What this task involves => Output exactly, in the material below, the lines from the one with "animes sem censura" through the one with "The Ivory Child: in". Omit all pictures.

Records for this exercise =>
┏━━

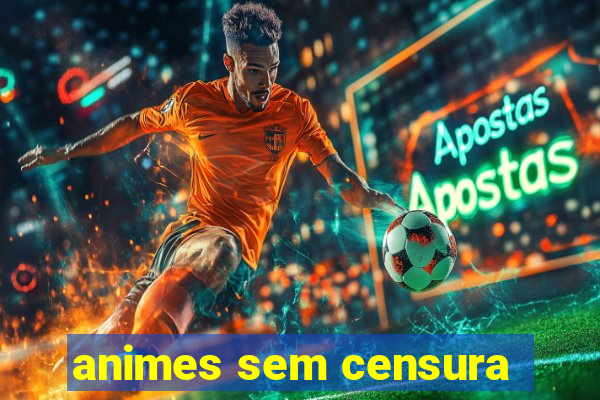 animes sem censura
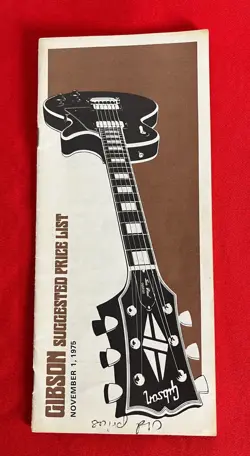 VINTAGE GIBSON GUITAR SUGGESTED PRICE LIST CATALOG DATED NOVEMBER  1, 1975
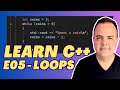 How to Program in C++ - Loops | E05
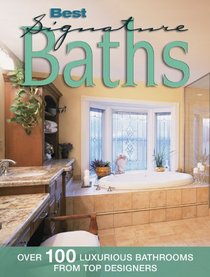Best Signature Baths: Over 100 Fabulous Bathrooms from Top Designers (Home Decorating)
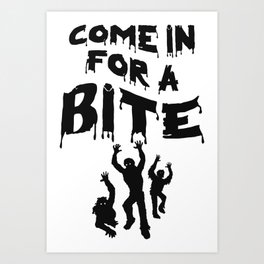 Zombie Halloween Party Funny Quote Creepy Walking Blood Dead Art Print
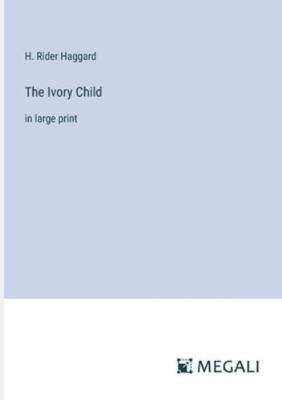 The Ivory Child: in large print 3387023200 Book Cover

┗━━
┏━━

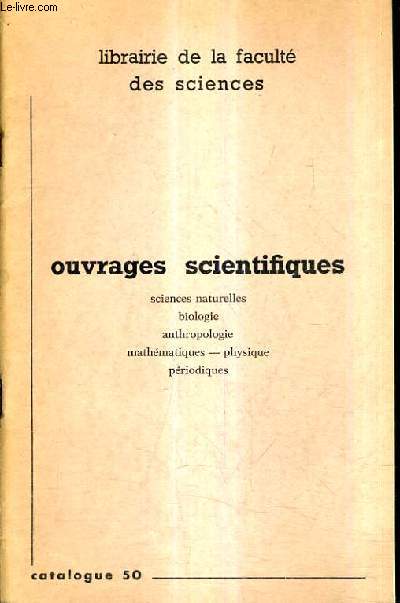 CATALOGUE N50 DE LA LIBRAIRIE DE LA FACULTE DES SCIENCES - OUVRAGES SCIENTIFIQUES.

┗━━

Finished task =>
 animes sem censura
 VINTAGE GIBSON GUITAR SUGGESTED PRICE LIST CATALOG DATED NOVEMBER  1, 1975
 How to Program in C++ - Loops | E05
Best Signature Baths: Over 100 Fabulous Bathrooms from Top Designers (Home Decorating)
 Zombie Halloween Party Funny Quote Creepy Walking Blood Dead Art Print
 The Ivory Child: in large print 3387023200 Book Cover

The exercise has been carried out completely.